**TO DO**
Copy the records below exactly, omitting any pictures they contain.

══ INPUT DATA ══

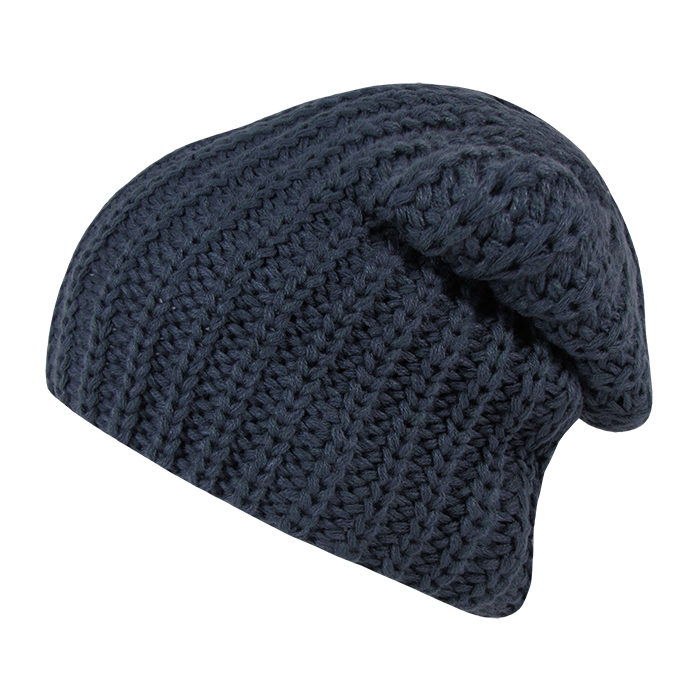 Decky 635 Cozy Knit - Charcoal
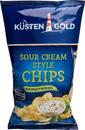 Bild 1 von Küstengold Chips Sour Cream Style herzhaft-würzig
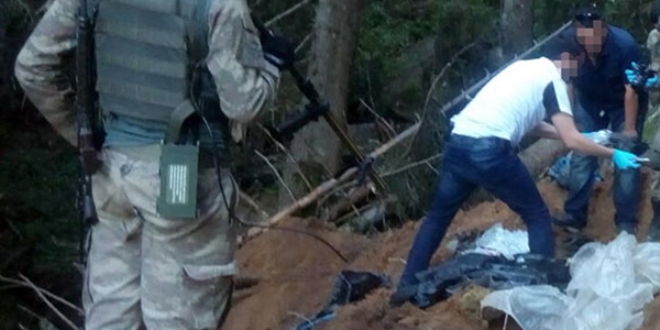 Şehit askerlerin kayıp silahları 11 ay sonra bulundu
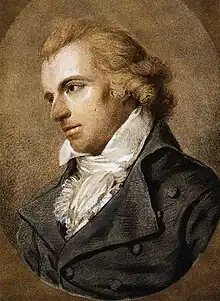 Portrait by Ludovike Simanowiz (1794)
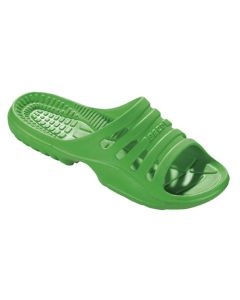 badslippers groen dames maat 36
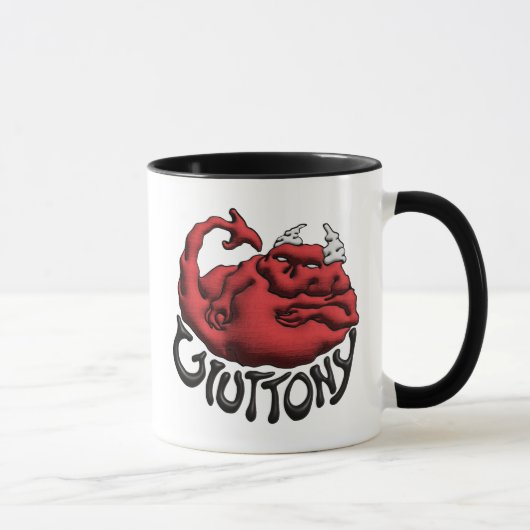 Slik je Zonde Gluttony Mok (Rechts)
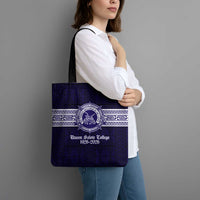 Tonga Queen Salote College 100 years Tote Bag QSC 1926-2026 Tongan Pattern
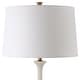 preview thumbnail 5 of 6, Uttermost Colette White Stone Floor Lamp - 69'' H X 19'' W X 19'' D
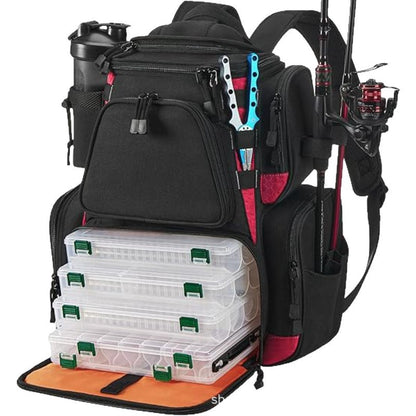 Angelausrüstung Aufbewahrungsrucksack Brehn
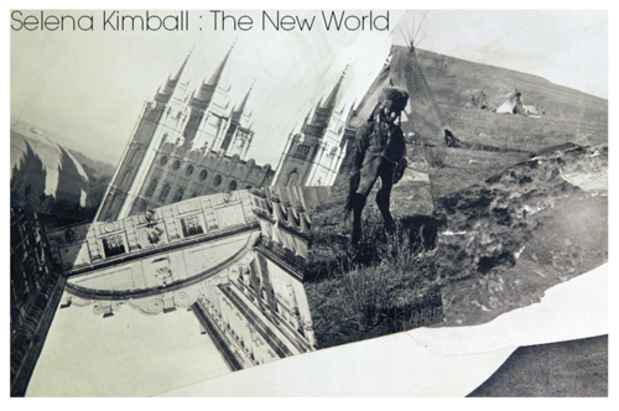 poster for Selena Kimball "The New World"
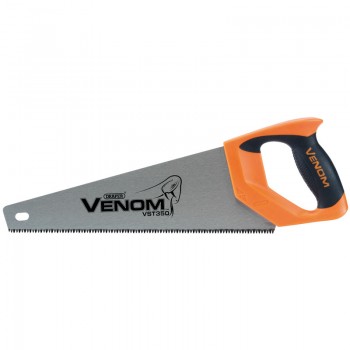 Draper Venom® First Fix Triple Ground Tool Box Saw, 350mm, 7tpi/8ppi Draper Venom® First Fix Triple Ground Tool Box Saw, 350mm, 7tpi/8ppi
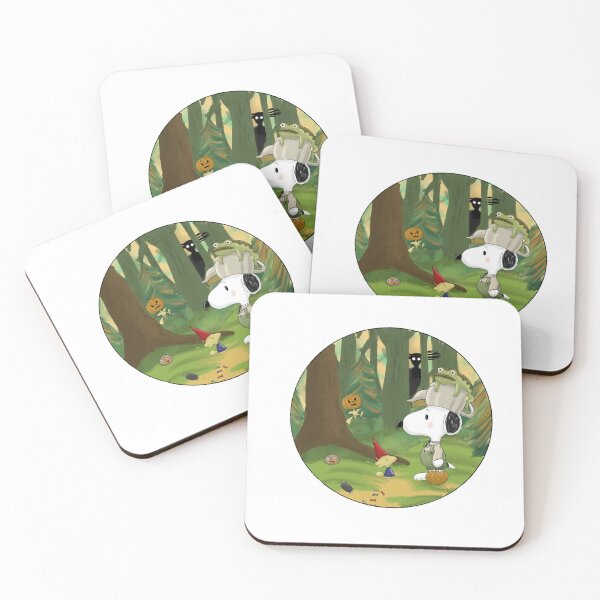 Item preview, Over the garden wall snoopy designed and sold by sky-dye.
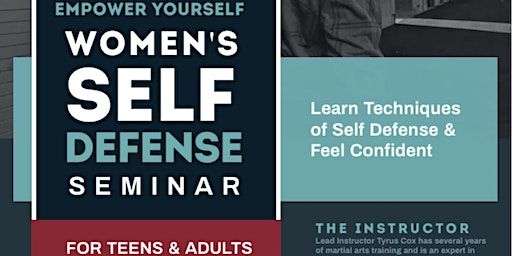 FREE Women’s Self Defense Seminar | Centex Combatives & Fitness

═══

**TASK RESPONSE**
 Decky 635 Cozy Knit - Charcoal
 Bild 1 von Küstengold Chips Sour Cream Style herzhaft-würzig
 Şehit askerlerin kayıp silahları 11 ay sonra bulundu
 Portrait by Ludovike Simanowiz (1794)
 badslippers groen dames maat 36
 Slik je Zonde Gluttony Mok (Rechts)
 Tonga Queen Salote College 100 years Tote Bag QSC 1926-2026 Tongan Pattern
 preview thumbnail 5 of 6, Uttermost Colette White Stone Floor Lamp - 69'' H X 19'' W X 19'' D
 Angelausrüstung Aufbewahrungsrucksack Brehn
 poster for Selena Kimball "The New World"
 Draper Venom® First Fix Triple Ground Tool Box Saw, 350mm, 7tpi/8ppi Draper Venom® First Fix Triple Ground Tool Box Saw, 350mm, 7tpi/8ppi
 Item preview, Over the garden wall snoopy designed and sold by sky-dye.
 FREE Women’s Self Defense Seminar | Centex Combatives & Fitness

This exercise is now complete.